▼

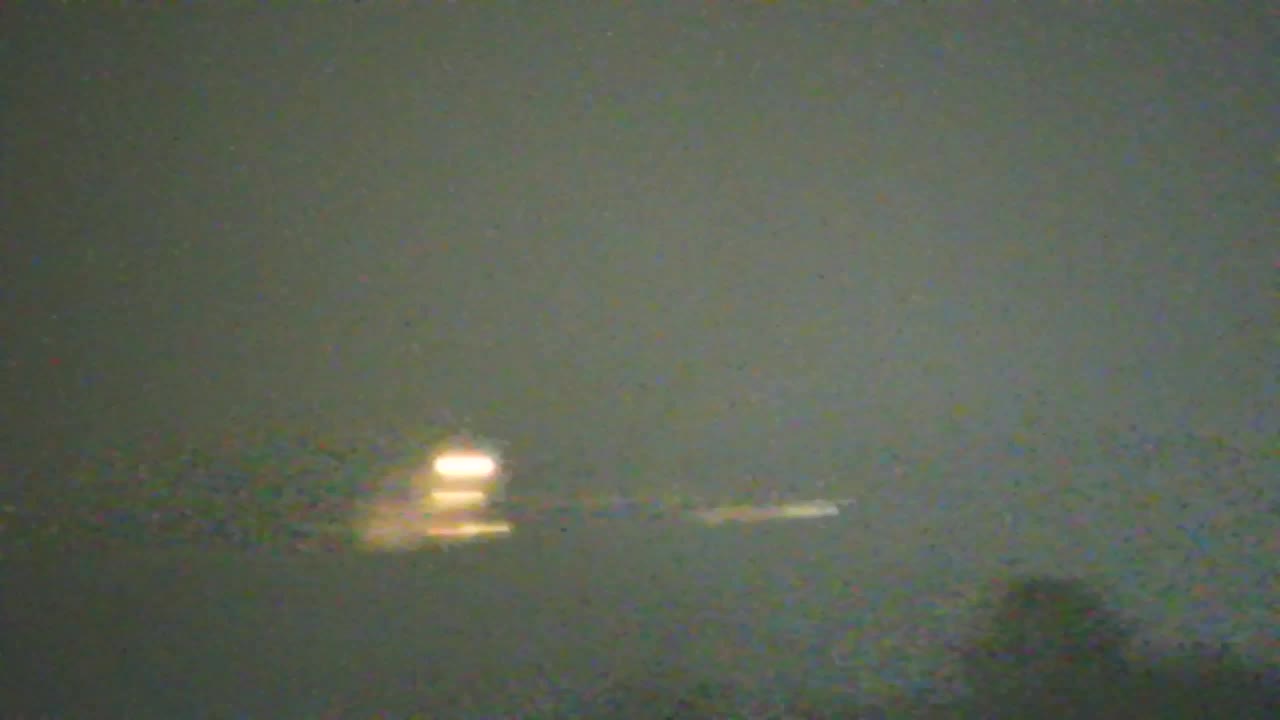 Stunning Panorama of Šempeter pri Gorici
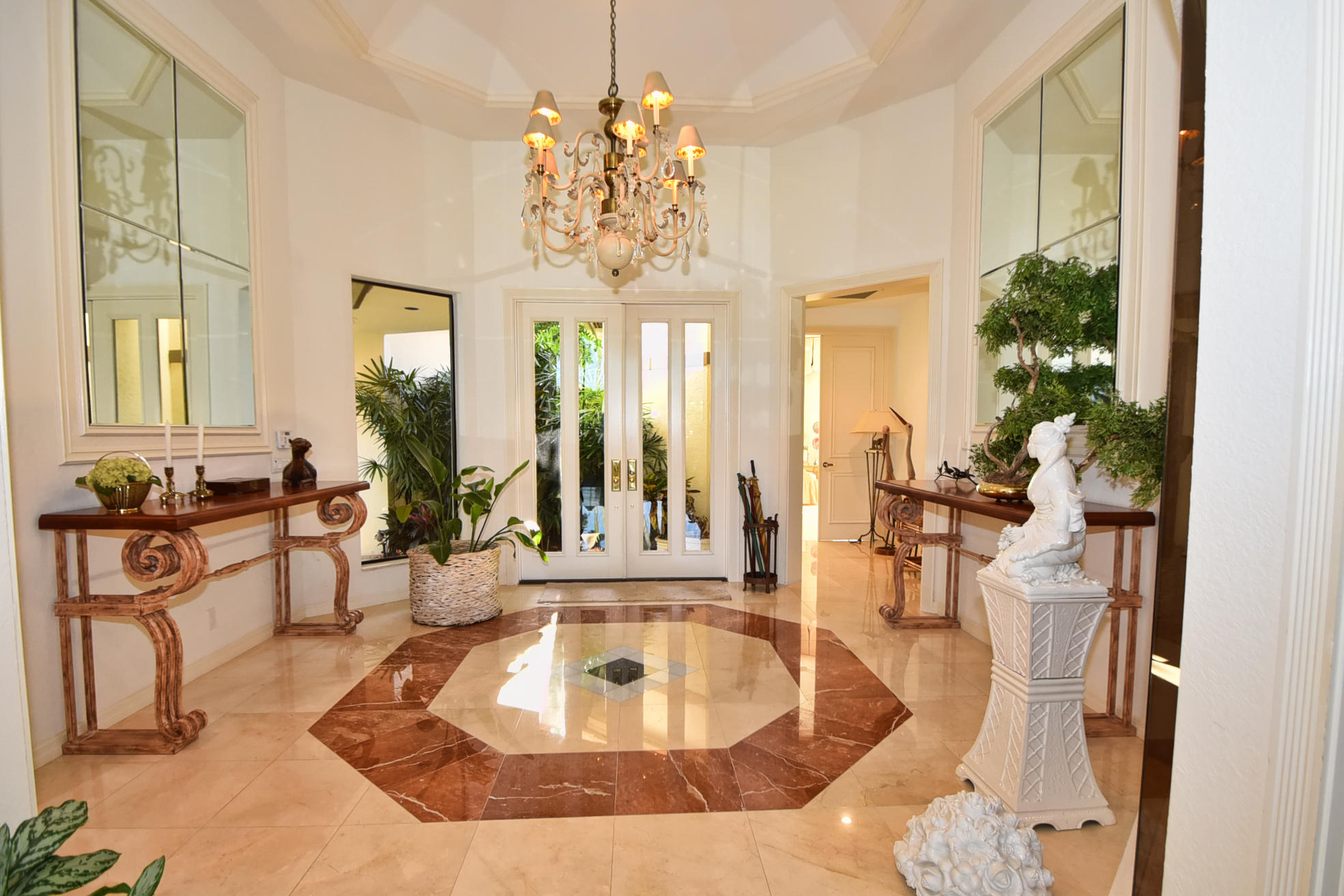 7211 Queenferry Circle Boca Raton, FL 33496 - Photo 5 of 45 DSC_9353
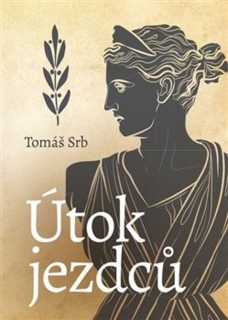 ÚTOK JEZDCŮ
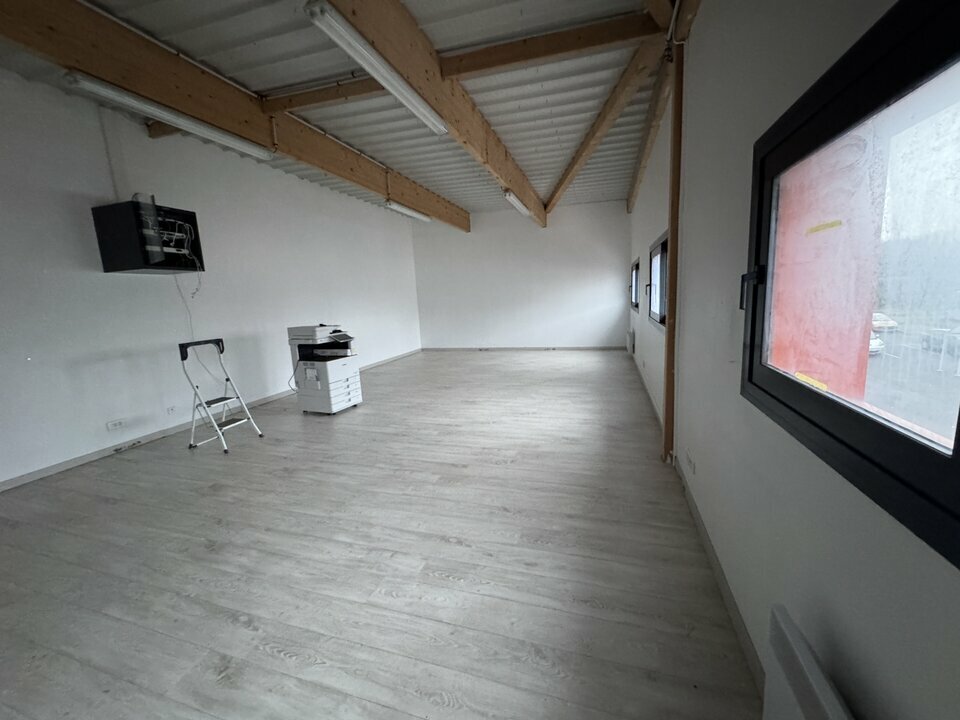 ARTHUR LOYD TOURS LOCATION-LOCAL D'ACTIVITE-LA_VILLE_AUX_DAMES-37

▲

Goal of the exercise: Beginning with the line that contains "ÚTOK JEZDCŮ", output each line of the material above through the last one exactly as it stands. Do not include the pictures.

Output for this exercise:
 ÚTOK JEZDCŮ
 ARTHUR LOYD TOURS LOCATION-LOCAL D'ACTIVITE-LA_VILLE_AUX_DAMES-37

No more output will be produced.